论文标题
通过动态自动冲突改善人类标记的数据
Improving Human-Labeled Data through Dynamic Automatic Conflict Resolution
论文作者
论文摘要
本文为(a)估计典型的众包语义注释任务产生的标签的噪声而开发并实现了可扩展的方法,并且(b)将标签过程的错误误差降低了多达20-30%,与其他常见标签策略相比。重要的是,我们将这种新的标签过程方法(我们将其命名为动态自动冲突解决方案(DACR))命名的新方法不需要地面真实数据集,而是基于项目间注释不一致的。这使DACR不仅更准确,而且可以用于广泛的标签任务。在接下来的内容中,我们介绍了针对商业私人助理大规模执行的文本分类任务的结果,并与其他常见的标签策略相比,评估了该注释策略所发现的固有歧义。

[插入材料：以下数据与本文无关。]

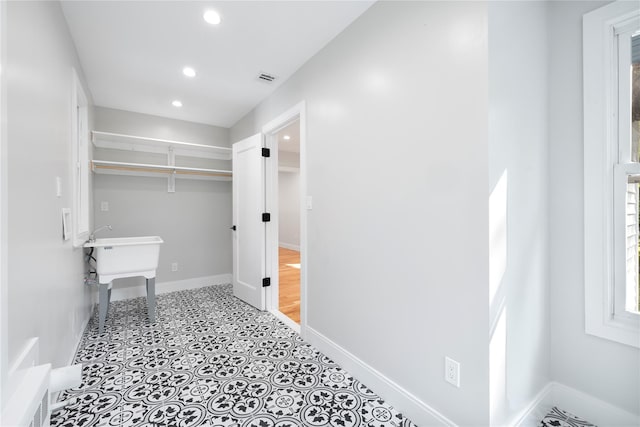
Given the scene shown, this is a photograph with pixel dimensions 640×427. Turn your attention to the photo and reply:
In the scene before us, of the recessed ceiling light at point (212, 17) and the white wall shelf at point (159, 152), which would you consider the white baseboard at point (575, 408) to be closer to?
the recessed ceiling light at point (212, 17)

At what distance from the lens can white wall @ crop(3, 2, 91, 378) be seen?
3.74 ft

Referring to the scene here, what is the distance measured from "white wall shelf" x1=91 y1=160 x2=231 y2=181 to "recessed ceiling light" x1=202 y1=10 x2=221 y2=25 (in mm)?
2131

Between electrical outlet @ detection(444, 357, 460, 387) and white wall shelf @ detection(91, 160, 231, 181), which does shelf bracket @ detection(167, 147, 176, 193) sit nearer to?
white wall shelf @ detection(91, 160, 231, 181)

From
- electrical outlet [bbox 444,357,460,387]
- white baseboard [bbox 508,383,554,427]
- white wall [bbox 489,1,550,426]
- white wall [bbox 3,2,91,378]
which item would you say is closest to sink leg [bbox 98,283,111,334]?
white wall [bbox 3,2,91,378]

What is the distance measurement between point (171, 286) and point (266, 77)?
10.1ft

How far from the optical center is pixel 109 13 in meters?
1.91

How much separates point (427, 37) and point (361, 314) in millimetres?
1711

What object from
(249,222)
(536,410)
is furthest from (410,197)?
(249,222)

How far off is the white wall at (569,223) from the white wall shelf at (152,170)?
12.0 feet

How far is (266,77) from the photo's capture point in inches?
110

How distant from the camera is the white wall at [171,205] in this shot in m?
3.61

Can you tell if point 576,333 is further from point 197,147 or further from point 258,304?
point 197,147

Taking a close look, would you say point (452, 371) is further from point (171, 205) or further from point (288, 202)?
point (288, 202)

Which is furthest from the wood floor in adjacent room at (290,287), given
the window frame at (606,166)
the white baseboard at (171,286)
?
the window frame at (606,166)
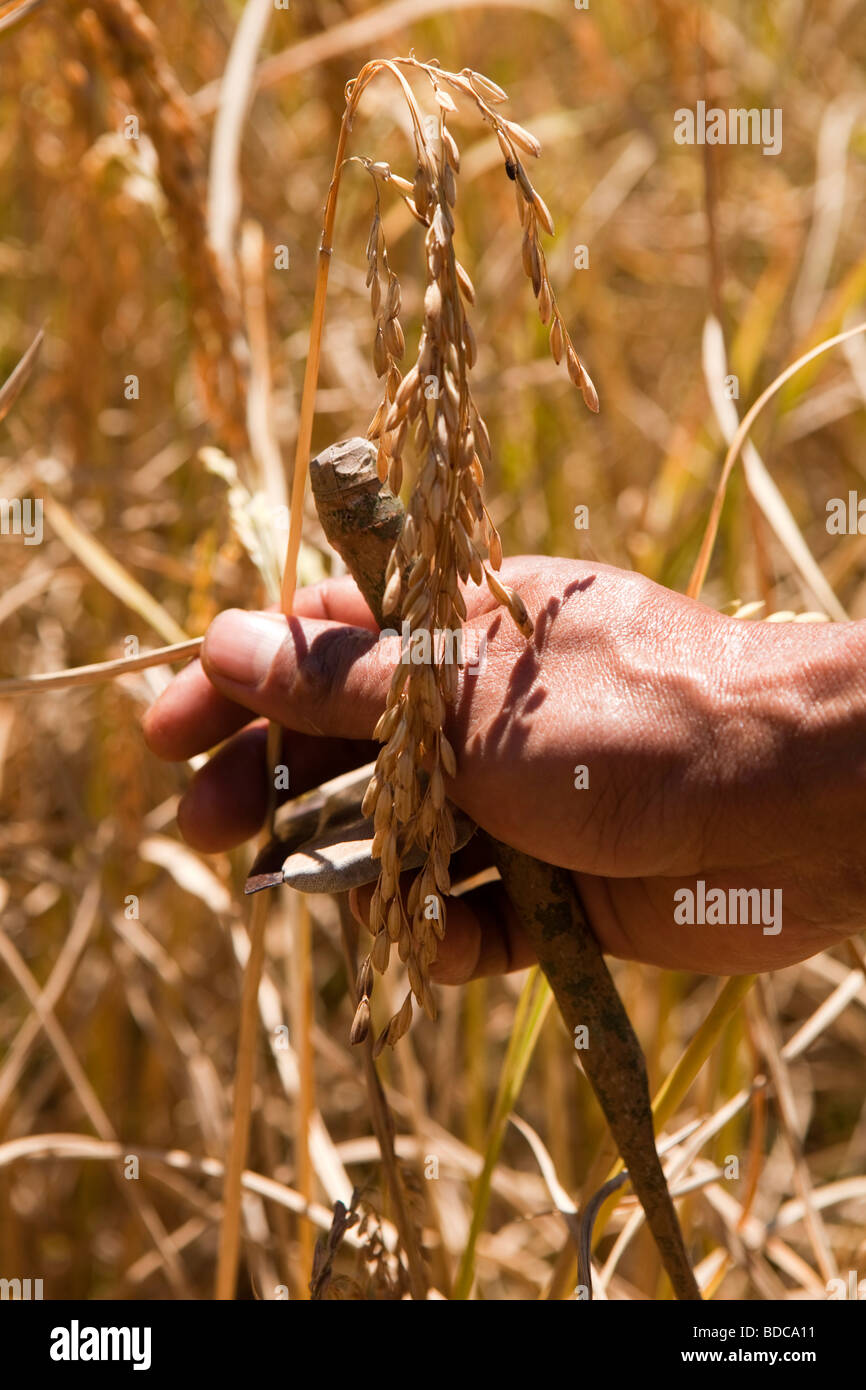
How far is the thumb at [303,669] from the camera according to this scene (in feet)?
2.28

This paper develops and implements a scalable methodology for (a) estimating the noisiness of labels produced by a typical crowdsourcing semantic annotation task, and (b) reducing the resulting error of the labeling process by as much as 20-30% in comparison to other common labeling strategies. Importantly, this new approach to the labeling process, which we name Dynamic Automatic Conflict Resolution (DACR), does not require a ground truth dataset and is instead based on inter-project annotation inconsistencies. This makes DACR not only more accurate but also available to a broad range of labeling tasks. In what follows we present results from a text classification task performed at scale for a commercial personal assistant, and evaluate the inherent ambiguity uncovered by this annotation strategy as compared to other common labeling strategies.